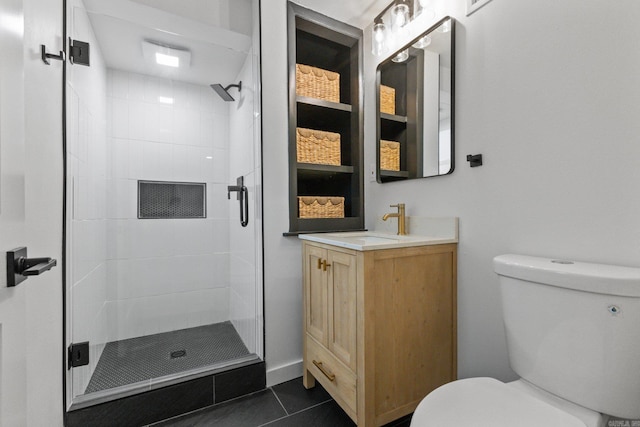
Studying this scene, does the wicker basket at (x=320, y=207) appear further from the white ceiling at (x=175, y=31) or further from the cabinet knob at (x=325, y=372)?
the white ceiling at (x=175, y=31)

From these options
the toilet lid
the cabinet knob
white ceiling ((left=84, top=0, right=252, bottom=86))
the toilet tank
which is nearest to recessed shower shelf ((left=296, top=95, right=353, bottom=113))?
white ceiling ((left=84, top=0, right=252, bottom=86))

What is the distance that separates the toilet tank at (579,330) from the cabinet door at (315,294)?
79cm

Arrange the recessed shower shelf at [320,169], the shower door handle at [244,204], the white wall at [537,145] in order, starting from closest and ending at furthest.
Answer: the white wall at [537,145] → the recessed shower shelf at [320,169] → the shower door handle at [244,204]

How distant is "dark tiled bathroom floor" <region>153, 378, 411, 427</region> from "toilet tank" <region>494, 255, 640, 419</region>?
0.73 m

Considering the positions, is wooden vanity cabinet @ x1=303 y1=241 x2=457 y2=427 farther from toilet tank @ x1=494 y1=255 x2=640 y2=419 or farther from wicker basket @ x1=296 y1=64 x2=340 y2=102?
wicker basket @ x1=296 y1=64 x2=340 y2=102

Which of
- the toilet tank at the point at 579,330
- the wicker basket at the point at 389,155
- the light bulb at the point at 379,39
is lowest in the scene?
the toilet tank at the point at 579,330

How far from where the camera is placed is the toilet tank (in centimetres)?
76

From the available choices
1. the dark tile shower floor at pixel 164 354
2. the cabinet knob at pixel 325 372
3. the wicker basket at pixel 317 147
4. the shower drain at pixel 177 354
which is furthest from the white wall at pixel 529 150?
the shower drain at pixel 177 354

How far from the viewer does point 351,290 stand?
119 centimetres

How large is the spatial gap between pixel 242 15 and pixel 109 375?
2.29 metres

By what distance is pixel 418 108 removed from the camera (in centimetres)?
159

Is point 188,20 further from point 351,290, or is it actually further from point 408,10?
point 351,290

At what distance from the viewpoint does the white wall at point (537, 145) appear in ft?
2.88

• [TO BE DONE]:
Reproduce the material above in full and without alteration, but skip all pictures.

• [SOLVED PROBLEM]:
Studying this scene, does the wicker basket at (x=320, y=207) appear further from the white ceiling at (x=175, y=31) or further from the cabinet knob at (x=325, y=372)?
the white ceiling at (x=175, y=31)

From these options
the toilet lid
the cabinet knob
white ceiling ((left=84, top=0, right=252, bottom=86))
the toilet tank
which is nearest to recessed shower shelf ((left=296, top=95, right=353, bottom=113))?
white ceiling ((left=84, top=0, right=252, bottom=86))

What is the distance that separates the toilet tank at (579,330) from the cabinet door at (315,294)?
79cm

Arrange the recessed shower shelf at [320,169], the shower door handle at [244,204], the white wall at [537,145] in order, starting from closest and ending at furthest.
Answer: the white wall at [537,145] → the recessed shower shelf at [320,169] → the shower door handle at [244,204]

How distant is "dark tiled bathroom floor" <region>153, 378, 411, 427</region> from "toilet tank" <region>494, 255, 640, 419</region>?
0.73 m

Considering the positions, is wooden vanity cabinet @ x1=303 y1=241 x2=457 y2=427 farther from toilet tank @ x1=494 y1=255 x2=640 y2=419 or farther from wicker basket @ x1=296 y1=64 x2=340 y2=102?
wicker basket @ x1=296 y1=64 x2=340 y2=102

Which of
- the toilet tank at the point at 579,330
- the wicker basket at the point at 389,155
- the light bulb at the point at 379,39
is lowest in the scene?
the toilet tank at the point at 579,330

How far from where the camera is placed is the toilet tank (in centimetres)?
76

From the available choices
1. the dark tile shower floor at pixel 164 354
2. the cabinet knob at pixel 325 372
3. the wicker basket at pixel 317 147
4. the shower drain at pixel 177 354
which is furthest from the white wall at pixel 529 150?
the shower drain at pixel 177 354

How far from the viewer does point 351,290 stand?
119 centimetres

How large is the spatial gap between pixel 242 15 and pixel 109 375?
2.29 metres

By what distance is pixel 418 108 removed from the camera (in centimetres)?
159

Is point 188,20 further from point 351,290, or is it actually further from point 408,10?
point 351,290

At what distance from the viewpoint does the white wall at point (537, 145) appear in ft?
2.88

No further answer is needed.